### PROMPT
Return all of the entries word for word, but omit the pictures they contain.

--- Start INPUT ---

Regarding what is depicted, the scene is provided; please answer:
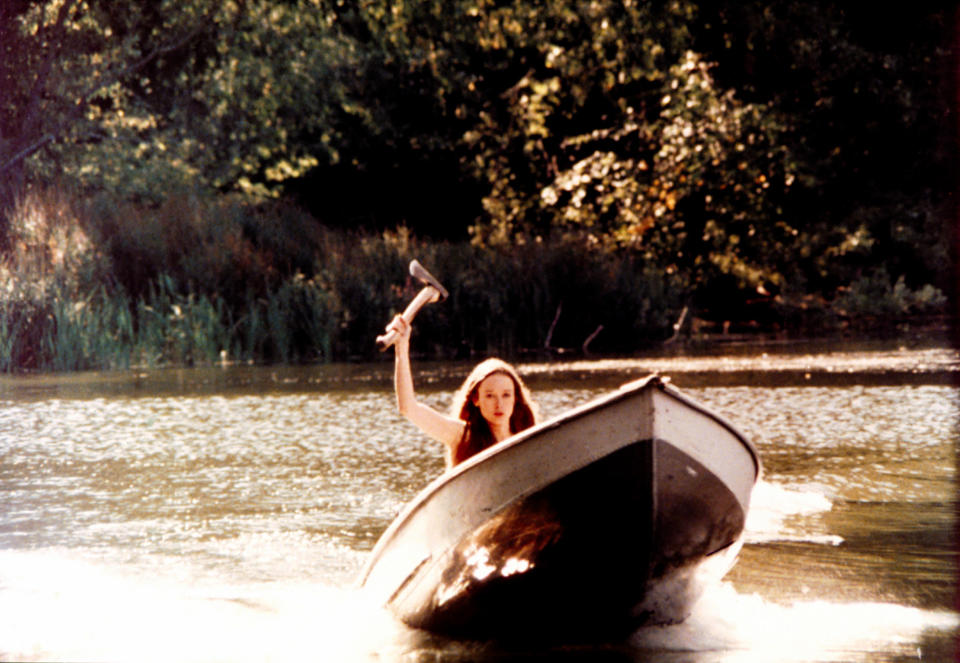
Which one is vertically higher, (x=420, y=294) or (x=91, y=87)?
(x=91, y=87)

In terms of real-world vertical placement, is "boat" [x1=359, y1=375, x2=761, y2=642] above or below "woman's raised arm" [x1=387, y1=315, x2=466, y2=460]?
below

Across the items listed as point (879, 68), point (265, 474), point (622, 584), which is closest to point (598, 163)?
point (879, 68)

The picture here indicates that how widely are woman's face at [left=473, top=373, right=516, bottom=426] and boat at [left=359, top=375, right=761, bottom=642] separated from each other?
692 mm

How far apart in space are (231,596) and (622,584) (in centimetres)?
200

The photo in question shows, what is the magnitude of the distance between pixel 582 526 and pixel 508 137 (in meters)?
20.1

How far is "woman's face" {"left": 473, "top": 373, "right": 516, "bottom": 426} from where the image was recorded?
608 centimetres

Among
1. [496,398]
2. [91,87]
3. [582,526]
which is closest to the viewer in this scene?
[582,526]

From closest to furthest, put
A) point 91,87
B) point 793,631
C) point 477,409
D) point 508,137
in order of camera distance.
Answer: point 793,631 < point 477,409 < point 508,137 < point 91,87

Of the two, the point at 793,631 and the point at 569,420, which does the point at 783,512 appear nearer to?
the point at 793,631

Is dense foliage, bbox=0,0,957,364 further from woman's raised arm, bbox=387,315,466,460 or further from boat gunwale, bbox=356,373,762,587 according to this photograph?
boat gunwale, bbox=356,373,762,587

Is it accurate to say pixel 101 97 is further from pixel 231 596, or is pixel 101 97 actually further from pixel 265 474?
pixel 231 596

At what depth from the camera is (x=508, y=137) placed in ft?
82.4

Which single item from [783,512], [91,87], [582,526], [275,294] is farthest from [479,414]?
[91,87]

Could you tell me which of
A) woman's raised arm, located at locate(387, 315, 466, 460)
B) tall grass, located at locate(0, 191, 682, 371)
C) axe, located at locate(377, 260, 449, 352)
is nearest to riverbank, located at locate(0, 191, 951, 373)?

--- End INPUT ---

### SOLUTION FOR THIS TASK
Regarding what is depicted, the scene is provided; please answer:
Which one is vertically higher, (x=420, y=294) or (x=91, y=87)?
(x=91, y=87)

In terms of real-world vertical placement, is "boat" [x1=359, y1=375, x2=761, y2=642] above or below "woman's raised arm" [x1=387, y1=315, x2=466, y2=460]?
below

Across the items listed as point (879, 68), point (265, 474), point (622, 584), which is closest to point (598, 163)?
point (879, 68)

The picture here indicates that how widely are woman's face at [left=473, top=373, right=516, bottom=426] and boat at [left=359, top=375, right=761, bottom=642] separated from each other?
692 mm

How far apart in space are (231,596) and (622,584) (in centimetres)?
200

The photo in question shows, what is the magnitude of the distance between pixel 582 526 and pixel 508 137 (in meters)?
20.1

How far is "woman's face" {"left": 473, "top": 373, "right": 516, "bottom": 426} from where the image was recorded?
608 centimetres

Among
1. [496,398]
2. [91,87]
3. [582,526]
which is closest to the viewer in this scene?
[582,526]

From closest to furthest, put
A) point 91,87
B) point 793,631
C) point 477,409
D) point 508,137
in order of camera distance.
Answer: point 793,631 < point 477,409 < point 508,137 < point 91,87

Of the two, the point at 793,631 and the point at 569,420, which does the point at 783,512 appear nearer to?
the point at 793,631

Is dense foliage, bbox=0,0,957,364 further from woman's raised arm, bbox=387,315,466,460 or further from boat gunwale, bbox=356,373,762,587 according to this photograph?
boat gunwale, bbox=356,373,762,587

Is it accurate to say pixel 101 97 is further from pixel 231 596, or is pixel 101 97 actually further from pixel 265 474?
pixel 231 596

At what depth from the camera is (x=508, y=137) placed in ft?
82.4

Which single item from [783,512], [91,87], [582,526], [275,294] is farthest from [479,414]?
[91,87]

Could you tell me which of
A) woman's raised arm, located at locate(387, 315, 466, 460)
B) tall grass, located at locate(0, 191, 682, 371)
C) axe, located at locate(377, 260, 449, 352)
is nearest to riverbank, located at locate(0, 191, 951, 373)?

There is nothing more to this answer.